At London Fashion Week, Topshop used the new Chirp app to engage event attendees.

Topshop hung monitors made to look like birdhouses inside its Oxford Circus store during London Fashion Week. As images from its fashion show played on the screens, the monitors shared 'chirps'—brief birdsong-like sounds that activated data on nearby mobile devices running the Chirp app.
Topshop hung monitors made to look like birdhouses inside its Oxford Circus store during London Fashion Week. As images from its fashion show played on the screens, the monitors shared "chirps"—brief birdsong-like sounds that activated data on nearby mobile devices running the Chirp app.
Photo: Courtesy of Topshop

British retailer Topshop is continually looking for new ways to engage fans, and at London Fashion Week in September the company tested a new app that allowed it to transmit photos, Web links, and other content to mobile devices using sound. The mobile app Chirp, available as a free download, shares data via a 1.8-second series of notes that sound similar to birdsong.

“Our audience, as the next generation themselves, embrace new technology and are content obsessed, [and are] therefore the perfect test bed to trial new innovations,” Topshop chief marketing officer Sheena Sauvaire said.
------------------------------------
*EXERCISE TASK 1:*
Select every line in the listing that contains the string "further", matching case exactly.

Rows from a dataset
------------------------------------
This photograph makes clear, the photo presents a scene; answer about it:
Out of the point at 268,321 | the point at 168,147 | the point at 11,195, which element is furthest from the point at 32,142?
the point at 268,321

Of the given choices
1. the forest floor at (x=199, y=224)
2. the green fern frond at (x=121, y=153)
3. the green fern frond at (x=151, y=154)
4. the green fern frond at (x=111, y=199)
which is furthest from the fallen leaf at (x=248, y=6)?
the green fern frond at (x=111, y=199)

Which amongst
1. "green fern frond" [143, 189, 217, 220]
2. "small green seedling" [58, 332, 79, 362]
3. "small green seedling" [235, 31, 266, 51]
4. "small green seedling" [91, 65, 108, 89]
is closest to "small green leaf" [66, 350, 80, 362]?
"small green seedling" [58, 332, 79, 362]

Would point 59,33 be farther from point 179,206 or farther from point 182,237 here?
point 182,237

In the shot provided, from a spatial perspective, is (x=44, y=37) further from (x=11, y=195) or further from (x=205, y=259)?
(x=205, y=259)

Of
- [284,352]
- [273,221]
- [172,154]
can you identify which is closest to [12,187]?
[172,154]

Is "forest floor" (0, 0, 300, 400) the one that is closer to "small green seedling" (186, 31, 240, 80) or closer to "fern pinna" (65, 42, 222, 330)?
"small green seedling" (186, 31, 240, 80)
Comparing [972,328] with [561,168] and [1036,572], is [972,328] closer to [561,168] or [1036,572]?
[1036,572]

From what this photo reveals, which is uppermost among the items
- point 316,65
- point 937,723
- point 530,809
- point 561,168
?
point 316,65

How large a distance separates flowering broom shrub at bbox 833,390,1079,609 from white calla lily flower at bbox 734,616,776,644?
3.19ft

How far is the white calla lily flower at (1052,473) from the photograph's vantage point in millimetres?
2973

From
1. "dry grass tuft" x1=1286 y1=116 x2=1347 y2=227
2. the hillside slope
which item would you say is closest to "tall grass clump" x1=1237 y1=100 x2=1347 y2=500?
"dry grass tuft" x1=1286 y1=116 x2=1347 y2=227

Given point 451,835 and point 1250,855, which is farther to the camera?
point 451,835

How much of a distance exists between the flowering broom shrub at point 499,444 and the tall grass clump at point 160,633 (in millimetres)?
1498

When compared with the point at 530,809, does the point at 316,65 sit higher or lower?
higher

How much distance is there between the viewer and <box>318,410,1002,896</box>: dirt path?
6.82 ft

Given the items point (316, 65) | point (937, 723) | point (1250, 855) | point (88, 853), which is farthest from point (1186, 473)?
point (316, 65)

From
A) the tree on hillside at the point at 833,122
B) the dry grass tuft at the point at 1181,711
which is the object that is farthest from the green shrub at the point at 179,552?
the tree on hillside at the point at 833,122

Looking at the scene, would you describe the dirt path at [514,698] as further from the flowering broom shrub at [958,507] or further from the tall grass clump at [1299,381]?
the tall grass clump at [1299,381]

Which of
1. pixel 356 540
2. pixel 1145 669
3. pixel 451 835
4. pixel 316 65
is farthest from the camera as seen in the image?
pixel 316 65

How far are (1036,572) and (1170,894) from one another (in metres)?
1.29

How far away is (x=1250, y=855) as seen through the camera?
------------------------------------
*EXERCISE TASK 2:*
List each thing the passage on Topshop's Chirp test quotes Sheena Sauvaire as saying about Topshop's audience.

*WORKED SOLUTION 1:*
In the shot provided, from a spatial perspective, is (x=44, y=37) further from (x=11, y=195) or further from (x=205, y=259)?
Looking at the scene, would you describe the dirt path at [514,698] as further from the flowering broom shrub at [958,507] or further from the tall grass clump at [1299,381]?

*WORKED SOLUTION 2:*
- They are the next generation.
- They embrace new technology.
- They are content obsessed.
- They are therefore the perfect test bed to trial new innovations.